Validation of the Usefulness of the Diameter Reduction, Spiral Shape, Flow Impairment, or Adverse Morphology Classification System in Real-World Clinical Practice.

Autor: Yamada T; Division of Cardiology, Central Japan International Medical Center., Tokuda T; Division of Cardiology, Nagoya Heart Center., Yoshioka N; Division of Cardiology, Ogaki Municipal Hospital., Koyama A; Division of Vascular surgery, Toyota Memorial Hospital., Nishikawa R; Division of Cardiology, Kyoto University Hospital., Shimamura K; Division of Cardiology, Shizuoka General Hospital., Tsuruoka T; Division of Vascular surgery, Ichinomiya Municipal Hospital., Mitsuoka H; Division of Vascular surgery, Aichi Medical University Hospital., Aoyama T; Division of Cardiology, Central Japan International Medical Center.; Division of molecular pathology, Shinshu University of Medicine.
Jazyk: angličtina
Zdroj: Journal of atherosclerosis and thrombosis [J Atheroscler Thromb] 2024 Feb 01; Vol. 31 (2), pp. 148-157. Date of Electronic Publication: 2023 Aug 09.
DOI: 10.5551/jat.64335
Abstrakt: Aim: The accuracy of the DISFORM (diameter reduction, spiral shape, flow impairment, or adverse morphology) classification system has not been validated.
Methods: This retrospective multicenter observational study enrolled 288 consecutive patients with lower extremity artery disease who underwent endovascular therapy with drug-coated balloons for femoropopliteal lesions between January 2018 and December 2021. Patients were classified into DISFORM I-IV groups. Primary patency (PP) and freedom from clinically driven target lesion revascularization (CD-TLR) at 12 months, and recurrence predictors at 12 months were investigated.

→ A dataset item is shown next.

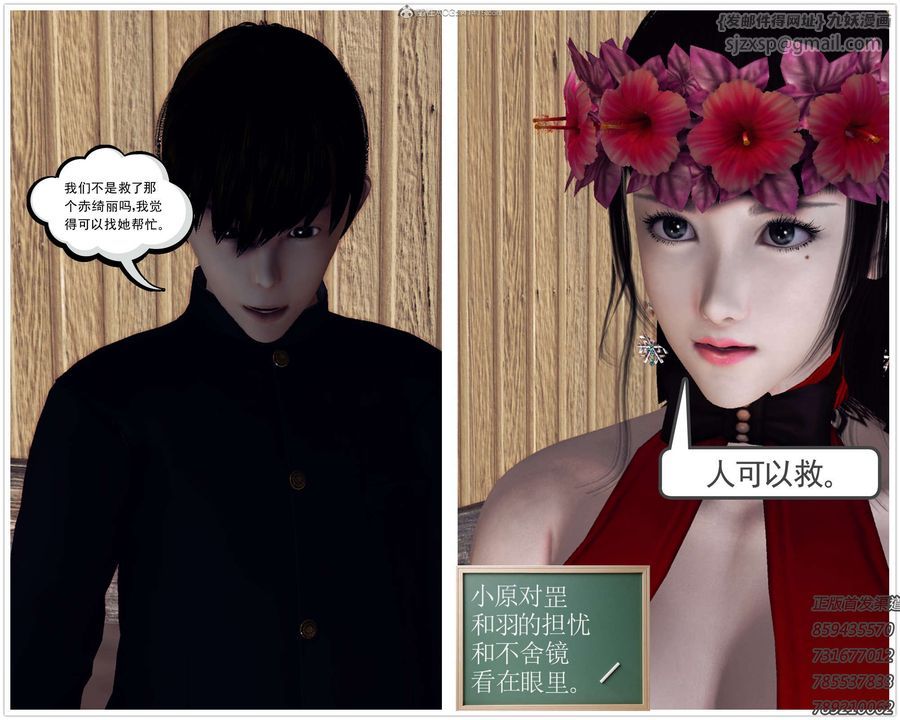 [3D]降魔传第117话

Results: In total, 183, 66, 11, and 28 patients were classified into DISFORM I, II, III, and IV groups, respectively. In the DISFORM I, II, III, and IV groups, the PP rates were 75.3%, 91.1%, 87.5%, and 50.0%, respectively, and freedom from CD-TLR rates were 86.0%, 91.6%, 88.9%, and 76.7%, respectively, at 12 months. In the DISFORM I-III and IV groups, the PP rates were 79.4% and 50.0%, respectively, and freedom from CD-TLR rates were 87.5% and 76.7%, respectively, at 12 months. Multivariate analysis showed that chronic limb-threatening ischemia, DISFORM IV, and Lutonix™ use were independent predictors of PP loss at 12 months.
Conclusion: DISFORM IV had a lower PP rate than DISFORM I-III in midterm phase.